━━━ Dataset excerpts ━━━

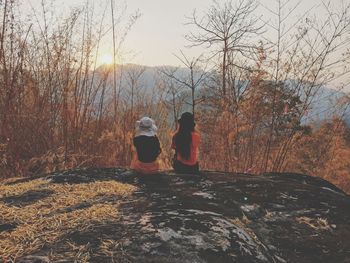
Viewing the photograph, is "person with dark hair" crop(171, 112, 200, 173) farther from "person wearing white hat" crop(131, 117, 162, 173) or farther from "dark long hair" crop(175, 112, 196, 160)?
"person wearing white hat" crop(131, 117, 162, 173)

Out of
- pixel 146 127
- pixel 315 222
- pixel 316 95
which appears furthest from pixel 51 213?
pixel 316 95

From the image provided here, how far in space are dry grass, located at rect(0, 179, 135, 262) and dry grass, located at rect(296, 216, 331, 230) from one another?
88 cm

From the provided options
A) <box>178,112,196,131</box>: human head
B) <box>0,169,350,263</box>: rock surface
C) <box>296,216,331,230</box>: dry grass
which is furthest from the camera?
<box>178,112,196,131</box>: human head

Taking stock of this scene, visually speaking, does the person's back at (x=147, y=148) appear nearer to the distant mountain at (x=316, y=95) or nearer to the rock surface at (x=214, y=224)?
the rock surface at (x=214, y=224)

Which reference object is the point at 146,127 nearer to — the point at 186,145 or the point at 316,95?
the point at 186,145

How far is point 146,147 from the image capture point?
339 centimetres

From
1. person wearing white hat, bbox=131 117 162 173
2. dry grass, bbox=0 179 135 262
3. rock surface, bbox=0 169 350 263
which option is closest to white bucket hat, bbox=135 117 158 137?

━━━

● Set task:
Your task is to transcribe the line containing "From the image provided" and every line after it, through the last line of the data, exactly as written and with nothing more.

● Worked answer:
From the image provided here, how far in space are dry grass, located at rect(0, 179, 135, 262) and dry grass, located at rect(296, 216, 331, 230) from one another?
88 cm

From the provided options
A) <box>178,112,196,131</box>: human head
B) <box>0,169,350,263</box>: rock surface
C) <box>296,216,331,230</box>: dry grass
which is furthest from the camera?
<box>178,112,196,131</box>: human head

Taking stock of this scene, visually speaking, does the person's back at (x=147, y=148) appear nearer to the distant mountain at (x=316, y=95) or nearer to the rock surface at (x=214, y=224)?
the rock surface at (x=214, y=224)

Which reference object is the point at 146,127 nearer to — the point at 186,145 or the point at 316,95?
the point at 186,145

How far is point 146,147 from the image capture point?
339 centimetres

From
1. person wearing white hat, bbox=131 117 162 173
2. dry grass, bbox=0 179 135 262
3. rock surface, bbox=0 169 350 263
which option is closest to white bucket hat, bbox=135 117 158 137?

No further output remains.